Monday, June 21, 2010

Moving forward...

Tinker Mountain was a blast!  I learned so much in such a short amount of time, that I am still reeling from the information that was shoved into my brain.  I don't want to wait too long before going over all my notes, but for now, I need a moment to just sit an reflect.  I have pages of notes, even more pages of handouts, and a suggested reading list that is frightening.  My break won't even last an entire day, as I plan on getting started on something this afternoon, but at this point, I'm still overwhelmed.

So, my novel didn't go over very well when it was work-shopped.  Fred told me that I write beautifully.  He then proceeded to tell me that writing beautifully is similar to breathing beautifully, and that it alone won't get me anywhere.  *sigh*  He told me many nice things about my writing, that I have developed a constant, believable character (which is a huge feat considering the character he was speaking about is the physical embodiment of Death) who has a unique and believable voice.  He said that I have a tremendous ability to create urgency on every page.

I believe the biggest thing I got out of the work-shopping process is that there are certain elements of my novel that I thought were working that just aren't.  I need to establish a few things earlier than I have; I need to change the pacing between the scenes; and I need to establish a plausible element of possible change in my character.  That is going to be huge and challenging.  I mean, Death hasn't really changed over the course of the world, and now I'm going to propose that he does.

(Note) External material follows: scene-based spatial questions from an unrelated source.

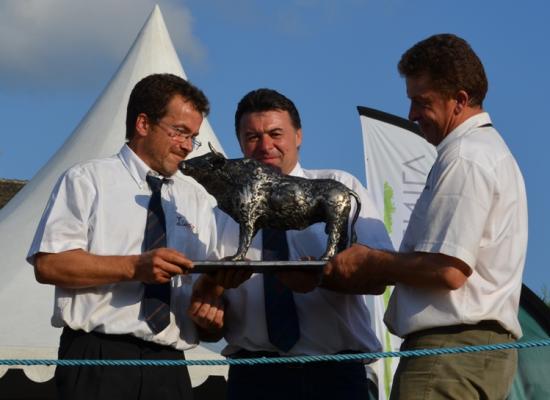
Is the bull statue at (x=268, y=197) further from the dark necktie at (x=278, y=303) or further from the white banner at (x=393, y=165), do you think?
the white banner at (x=393, y=165)

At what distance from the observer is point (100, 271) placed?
3.62 m

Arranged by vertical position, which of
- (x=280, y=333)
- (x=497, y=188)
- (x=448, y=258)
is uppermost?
(x=497, y=188)

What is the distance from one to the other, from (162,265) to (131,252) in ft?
1.12

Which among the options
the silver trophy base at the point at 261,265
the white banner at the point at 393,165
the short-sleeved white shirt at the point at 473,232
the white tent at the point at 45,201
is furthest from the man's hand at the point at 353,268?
the white banner at the point at 393,165

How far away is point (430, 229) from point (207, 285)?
3.02ft

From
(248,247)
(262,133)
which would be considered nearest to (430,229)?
(248,247)

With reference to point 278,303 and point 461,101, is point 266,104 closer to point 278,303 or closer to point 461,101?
point 278,303

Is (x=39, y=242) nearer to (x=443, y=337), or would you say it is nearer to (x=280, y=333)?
(x=280, y=333)

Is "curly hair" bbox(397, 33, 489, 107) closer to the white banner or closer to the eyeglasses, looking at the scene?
the eyeglasses

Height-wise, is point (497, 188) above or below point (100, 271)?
above

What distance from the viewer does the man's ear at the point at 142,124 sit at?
401 cm

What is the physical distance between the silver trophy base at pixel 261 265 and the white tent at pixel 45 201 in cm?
319

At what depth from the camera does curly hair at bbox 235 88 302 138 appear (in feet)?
13.6

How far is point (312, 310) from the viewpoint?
13.0 ft
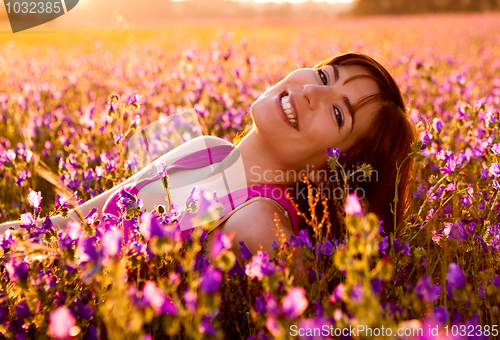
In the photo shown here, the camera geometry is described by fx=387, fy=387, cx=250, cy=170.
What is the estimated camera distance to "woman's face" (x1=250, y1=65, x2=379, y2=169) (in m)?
2.18

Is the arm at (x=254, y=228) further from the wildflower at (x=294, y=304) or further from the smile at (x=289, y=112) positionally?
the wildflower at (x=294, y=304)

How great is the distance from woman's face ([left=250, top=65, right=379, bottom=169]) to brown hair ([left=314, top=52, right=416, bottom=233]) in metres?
0.05

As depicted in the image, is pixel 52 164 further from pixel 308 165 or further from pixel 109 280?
pixel 109 280

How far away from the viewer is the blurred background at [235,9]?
3897 centimetres

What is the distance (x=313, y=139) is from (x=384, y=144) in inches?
20.5

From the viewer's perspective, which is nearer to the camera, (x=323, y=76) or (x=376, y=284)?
(x=376, y=284)

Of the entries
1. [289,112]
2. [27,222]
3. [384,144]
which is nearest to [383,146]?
[384,144]

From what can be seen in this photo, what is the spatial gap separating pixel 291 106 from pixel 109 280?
1.38 metres

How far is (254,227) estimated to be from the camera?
190 cm

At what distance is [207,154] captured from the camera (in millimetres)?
2709

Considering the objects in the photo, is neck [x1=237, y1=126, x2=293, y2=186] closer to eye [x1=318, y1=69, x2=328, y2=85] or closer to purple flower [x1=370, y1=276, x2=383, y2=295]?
eye [x1=318, y1=69, x2=328, y2=85]

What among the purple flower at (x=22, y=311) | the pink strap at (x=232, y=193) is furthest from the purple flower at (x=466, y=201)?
the purple flower at (x=22, y=311)

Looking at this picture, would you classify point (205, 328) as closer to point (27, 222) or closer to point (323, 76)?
point (27, 222)

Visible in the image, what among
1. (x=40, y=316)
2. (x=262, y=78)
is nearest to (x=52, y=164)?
(x=40, y=316)
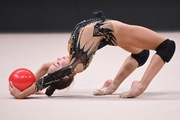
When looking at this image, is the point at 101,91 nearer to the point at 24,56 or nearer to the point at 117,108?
the point at 117,108

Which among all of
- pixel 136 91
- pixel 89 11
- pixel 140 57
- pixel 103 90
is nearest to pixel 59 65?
pixel 103 90

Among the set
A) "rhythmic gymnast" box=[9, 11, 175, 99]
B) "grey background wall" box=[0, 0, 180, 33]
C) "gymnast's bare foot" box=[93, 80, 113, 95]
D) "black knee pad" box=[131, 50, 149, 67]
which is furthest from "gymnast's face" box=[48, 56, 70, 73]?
"grey background wall" box=[0, 0, 180, 33]

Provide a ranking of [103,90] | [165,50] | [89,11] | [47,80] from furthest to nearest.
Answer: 1. [89,11]
2. [103,90]
3. [165,50]
4. [47,80]

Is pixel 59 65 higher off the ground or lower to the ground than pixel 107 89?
higher

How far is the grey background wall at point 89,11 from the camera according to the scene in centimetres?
979

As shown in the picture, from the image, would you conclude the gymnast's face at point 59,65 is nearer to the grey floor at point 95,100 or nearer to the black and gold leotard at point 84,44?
the black and gold leotard at point 84,44

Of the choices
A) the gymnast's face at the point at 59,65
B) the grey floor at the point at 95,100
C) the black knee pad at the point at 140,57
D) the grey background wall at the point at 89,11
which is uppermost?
the grey background wall at the point at 89,11

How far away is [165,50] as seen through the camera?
3.62 meters

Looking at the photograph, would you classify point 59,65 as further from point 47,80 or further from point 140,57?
point 140,57

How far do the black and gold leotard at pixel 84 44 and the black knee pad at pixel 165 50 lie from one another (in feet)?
1.15

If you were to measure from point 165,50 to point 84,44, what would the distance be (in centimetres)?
62

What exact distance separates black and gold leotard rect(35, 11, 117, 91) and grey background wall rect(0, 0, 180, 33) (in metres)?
6.24

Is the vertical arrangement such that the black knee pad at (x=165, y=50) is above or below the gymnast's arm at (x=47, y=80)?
above

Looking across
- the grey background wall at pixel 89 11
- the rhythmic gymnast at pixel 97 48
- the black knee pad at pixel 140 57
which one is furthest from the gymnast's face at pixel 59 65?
the grey background wall at pixel 89 11
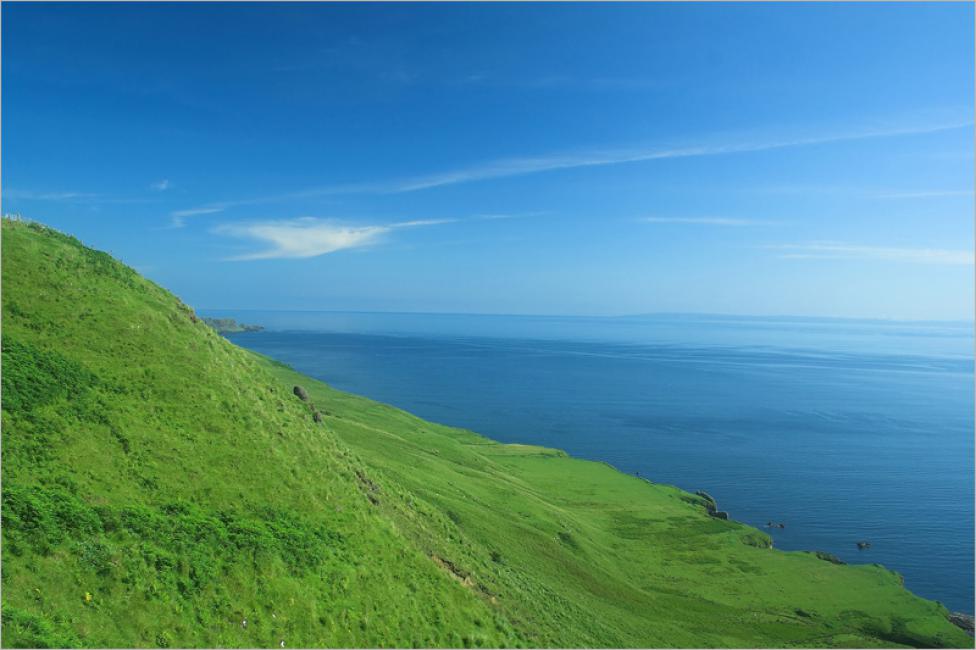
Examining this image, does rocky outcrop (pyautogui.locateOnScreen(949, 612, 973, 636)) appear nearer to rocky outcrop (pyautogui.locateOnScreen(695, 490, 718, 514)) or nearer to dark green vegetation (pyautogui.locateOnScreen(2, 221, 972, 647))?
dark green vegetation (pyautogui.locateOnScreen(2, 221, 972, 647))

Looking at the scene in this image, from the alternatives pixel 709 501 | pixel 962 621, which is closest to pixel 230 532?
pixel 962 621

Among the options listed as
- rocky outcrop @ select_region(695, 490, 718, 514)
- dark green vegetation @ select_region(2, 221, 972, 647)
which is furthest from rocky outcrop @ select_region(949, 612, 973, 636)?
rocky outcrop @ select_region(695, 490, 718, 514)

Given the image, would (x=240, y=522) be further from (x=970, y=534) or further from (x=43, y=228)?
(x=970, y=534)

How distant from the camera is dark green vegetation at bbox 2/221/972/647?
21.6m

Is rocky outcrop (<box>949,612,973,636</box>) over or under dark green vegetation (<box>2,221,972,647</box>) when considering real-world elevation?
under

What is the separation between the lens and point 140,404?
31406 mm

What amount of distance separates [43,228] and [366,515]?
38.3 m

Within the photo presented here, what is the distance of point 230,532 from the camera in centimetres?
2697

So, here is my current state... Firstly, I realized that I have written new parts that I have promptly lost.  I believe they were done in long hand, but I'm not sure where they were done, and I sure haven't typed them in.  Secondly, I know that I need to finish the novel before I go back and edit.  I know this in my heart, but I've also realized that there are some problems in what I have written that aren't authentic, that make it darn near impossible for me to go forth from here, without contradicting what I've already written.  Should I go back and change/cut/delete the parts that I've realized aren't right, or do I plow forward knowing that I can fix contradictions when I edit, and just focus on being true to my characters and my story?  Or do I set this novel aside (ugh, I know....but I am going to AWW at the end of summer, and will be work-shopping this novel there as well), and work on something new.  Perhaps, my YA novel and a new short story.

Something will be started today, preferably during nap-time, though I feel dishes and laundry will probably take precedence then.

1 comments:

  1. Put it aside? NO. Keep working on that sucker. Why not rewrite what you know doesn't work and then workshop that?